The PRISM Score is built from four facts written for every session. This page explains where each fact comes from, how the engine decides when a session starts and ends, and which LLM agents are involved.

For the formula and the per-page breakdown, see PRISM Score. For the full algorithm spec, see Algorithm Overview.

The four facts

Every closed session writes four facts. The score then combines them.

Fact	Source	What it answers
Substance floor	Deterministic detector	Did real work happen? — ≥3 turns OR ≥10 net lines of code OR ≥1 mutating tool call
Goal complete	LLM outcome judge	Did the session land its goal under per-intent criteria?
Rework	Deterministic detector	Did a later session revert or rewrite this one?
Intent established	LLM rubric judge	Did the session commit to a clear class (Question, Bug fix, Feature, etc.)?

A session crushes when all four land in the right state.
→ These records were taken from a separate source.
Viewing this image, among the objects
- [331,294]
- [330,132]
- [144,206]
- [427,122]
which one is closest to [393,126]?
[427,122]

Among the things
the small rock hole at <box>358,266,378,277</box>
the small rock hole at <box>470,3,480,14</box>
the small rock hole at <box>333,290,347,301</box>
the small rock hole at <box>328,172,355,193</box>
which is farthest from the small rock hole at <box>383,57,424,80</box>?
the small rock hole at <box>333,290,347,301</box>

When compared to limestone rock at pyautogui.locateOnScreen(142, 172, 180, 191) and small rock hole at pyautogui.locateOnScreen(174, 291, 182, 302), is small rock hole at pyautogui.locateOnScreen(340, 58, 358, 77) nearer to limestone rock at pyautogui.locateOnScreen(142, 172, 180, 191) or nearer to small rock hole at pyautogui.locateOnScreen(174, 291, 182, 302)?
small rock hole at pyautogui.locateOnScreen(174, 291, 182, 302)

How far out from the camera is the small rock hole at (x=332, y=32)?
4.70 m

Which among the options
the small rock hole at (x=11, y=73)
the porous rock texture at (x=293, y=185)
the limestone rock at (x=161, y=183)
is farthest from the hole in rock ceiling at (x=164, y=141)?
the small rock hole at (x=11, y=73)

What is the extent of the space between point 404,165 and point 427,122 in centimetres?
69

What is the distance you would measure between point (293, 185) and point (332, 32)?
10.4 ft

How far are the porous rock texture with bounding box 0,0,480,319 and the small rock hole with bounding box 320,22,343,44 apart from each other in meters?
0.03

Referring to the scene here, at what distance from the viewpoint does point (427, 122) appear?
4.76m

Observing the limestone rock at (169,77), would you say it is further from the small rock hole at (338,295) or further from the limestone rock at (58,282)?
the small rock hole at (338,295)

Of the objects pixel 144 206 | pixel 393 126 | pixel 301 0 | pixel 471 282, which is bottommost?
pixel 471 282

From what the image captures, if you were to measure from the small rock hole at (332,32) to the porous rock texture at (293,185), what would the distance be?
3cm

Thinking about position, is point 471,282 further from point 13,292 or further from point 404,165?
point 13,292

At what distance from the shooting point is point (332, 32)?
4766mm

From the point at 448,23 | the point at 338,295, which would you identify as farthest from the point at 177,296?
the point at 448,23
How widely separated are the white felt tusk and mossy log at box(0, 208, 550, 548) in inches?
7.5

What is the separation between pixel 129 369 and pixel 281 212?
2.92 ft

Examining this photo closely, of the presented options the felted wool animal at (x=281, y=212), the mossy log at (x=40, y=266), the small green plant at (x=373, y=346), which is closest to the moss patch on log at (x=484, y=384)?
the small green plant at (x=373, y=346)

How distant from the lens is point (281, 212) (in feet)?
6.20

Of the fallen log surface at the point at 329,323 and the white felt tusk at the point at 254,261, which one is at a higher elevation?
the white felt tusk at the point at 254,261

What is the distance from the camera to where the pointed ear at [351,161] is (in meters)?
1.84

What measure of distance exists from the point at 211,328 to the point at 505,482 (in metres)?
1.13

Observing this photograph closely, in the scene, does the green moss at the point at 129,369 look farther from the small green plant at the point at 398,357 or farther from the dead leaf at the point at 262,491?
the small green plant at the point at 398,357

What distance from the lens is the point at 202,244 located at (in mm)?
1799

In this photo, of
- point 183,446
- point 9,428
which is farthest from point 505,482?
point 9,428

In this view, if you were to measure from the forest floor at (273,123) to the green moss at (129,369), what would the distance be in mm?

See PRISM Score → What “crushed” means.

Substance floor

A deterministic filter — no LLM is involved. The floor catches sessions that didn’t do real work and stops them from padding the denominator.

A session passes the floor if any of these is true:

≥3 turns between user and assistant.
≥10 net lines of code added (across all files touched).
≥1 mutating tool call — Edit, Write, Bash with side effects, etc.

Sessions that fail the floor land on the Trivia page. They aren’t penalized — they’re filtered out of both sides of the ratio.

Outcome judge — per-intent criteria

The outcome judge is one LLM call per session. It takes the transcript plus the rubric judge’s intent classification, and decides goal_complete against intent-specific rules:

Intent	`goal_complete = TRUE` when…	Silent-completion floor
Question	User accepted the answer (no follow-up clarification)	0.50
Investigation	Reached a stated conclusion	0.60
Review	Produced an actionable verdict	0.60
Plan / Spec	Plan accepted in-session	0.60
Small change	Change applied + no immediate revert	0.50
Bug fix	Fix applied + verification evidence (test pass, error gone, repro confirmed)	0.75
Feature	Scaffolded matching scope + acceptance + (tests OR explicit “tests later”)	0.75
Refactor	Behavior-preservation evidence (tests green, lint clean, type check passes)	0.75

The silent-completion floor is the confidence the judge needs from circumstantial evidence alone when no explicit “this worked” signal is present. Bug fixes, features, and refactors require the highest confidence — a fix without a verifying test usually won’t crush.

Rework detection

A deterministic check that runs after the session has closed. If a later session reverts or rewrites the same code, the earlier session is downgraded — it didn’t land, even if the outcome judge thought it did. This stops “claim it works, fix it tomorrow” from inflating the score.

Session boundaries

A session closes when any of these fire — never on time alone.

Signal	Detection
`/clear`	OTel event from the plugin — explicit context wipe
Topic shift	LLM comparison of consecutive user turns; closes if the topic differs materially
Git commit	A commit lands touching files the session modified

/compact is not a boundary. It compresses the transcript but preserves the goal. Use /compact when you want more context room; use /clear when you’re starting something new.

Anti-fragmentation merge

/clear can fire mid-task — someone clears to get the context window back, then keeps working. A post-close merger rejoins sessions when both are true:

The next session starts within 10 minutes of the close.
They touch ≥50% of the same files.

The merger is what makes /clear safe to treat as a hard boundary. Without it, /clear-spam would tank the score of diligent developers.

The LLM agents

Four LLM agents back v3. All share one contract (Haiku 4.5 default, temperature = 0, JSON-only output, judge version pinned per persisted row):

#	Agent	Job
1	Sub-Session Tracker	Topic-shift boundary detection
2	Language Detection	Tags the session’s primary language
3	Rubric Judge	Intent classification + 7-boolean rubric + letter grade + title and summary
4	Outcome Judge	`goal_complete` against per-intent criteria

Every transcript that leaves the engine goes through the existing redaction path before any agent sees it. Tenant opt-out is honored.

Update cadence

Every page in the PRISM Score v3 group updates within a few minutes of a session closing. The scoring pipeline is event-driven — it runs as soon as the engine sees the boundary fire, not on a timer.

For the full data pipeline (ingest → NATS → S3 → DataFusion → scoring), see Architecture.